- Problem requirements -
Using the listing below, copy exactly the lines from the one containing "request_url: https://www.google.com/recaptcha/api2/aframe" to the one containing "Anti-fraud and anti-abuse", both lines included, and no others.

....................

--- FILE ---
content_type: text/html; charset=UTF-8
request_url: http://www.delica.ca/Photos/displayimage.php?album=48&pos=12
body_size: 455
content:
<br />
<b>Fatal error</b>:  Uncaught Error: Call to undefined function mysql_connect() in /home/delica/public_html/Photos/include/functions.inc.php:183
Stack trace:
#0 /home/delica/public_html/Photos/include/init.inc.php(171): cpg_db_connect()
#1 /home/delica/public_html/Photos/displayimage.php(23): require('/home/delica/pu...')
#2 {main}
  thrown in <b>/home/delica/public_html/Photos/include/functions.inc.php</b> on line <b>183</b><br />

....................

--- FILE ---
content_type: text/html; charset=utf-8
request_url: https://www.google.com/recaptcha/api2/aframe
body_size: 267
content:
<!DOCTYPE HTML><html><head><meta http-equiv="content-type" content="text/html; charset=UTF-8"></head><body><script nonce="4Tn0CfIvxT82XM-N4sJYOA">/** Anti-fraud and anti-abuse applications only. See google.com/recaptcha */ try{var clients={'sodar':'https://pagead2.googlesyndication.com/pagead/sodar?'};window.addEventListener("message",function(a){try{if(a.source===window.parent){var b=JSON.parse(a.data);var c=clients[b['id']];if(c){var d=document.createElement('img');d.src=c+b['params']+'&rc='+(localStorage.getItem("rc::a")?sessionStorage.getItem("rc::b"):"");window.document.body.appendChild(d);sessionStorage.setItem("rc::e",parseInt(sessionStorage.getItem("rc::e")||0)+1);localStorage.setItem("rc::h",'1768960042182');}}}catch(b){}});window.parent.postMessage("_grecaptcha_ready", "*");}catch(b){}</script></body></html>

....................

- Solution for this problem -
request_url: https://www.google.com/recaptcha/api2/aframe
body_size: 267
content:
<!DOCTYPE HTML><html><head><meta http-equiv="content-type" content="text/html; charset=UTF-8"></head><body><script nonce="4Tn0CfIvxT82XM-N4sJYOA">/** Anti-fraud and anti-abuse applications only. See google.com/recaptcha */ try{var clients={'sodar':'https://pagead2.googlesyndication.com/pagead/sodar?'};window.addEventListener("message",function(a){try{if(a.source===window.parent){var b=JSON.parse(a.data);var c=clients[b['id']];if(c){var d=document.createElement('img');d.src=c+b['params']+'&rc='+(localStorage.getItem("rc::a")?sessionStorage.getItem("rc::b"):"");window.document.body.appendChild(d);sessionStorage.setItem("rc::e",parseInt(sessionStorage.getItem("rc::e")||0)+1);localStorage.setItem("rc::h",'1768960042182');}}}catch(b){}});window.parent.postMessage("_grecaptcha_ready", "*");}catch(b){}</script></body></html>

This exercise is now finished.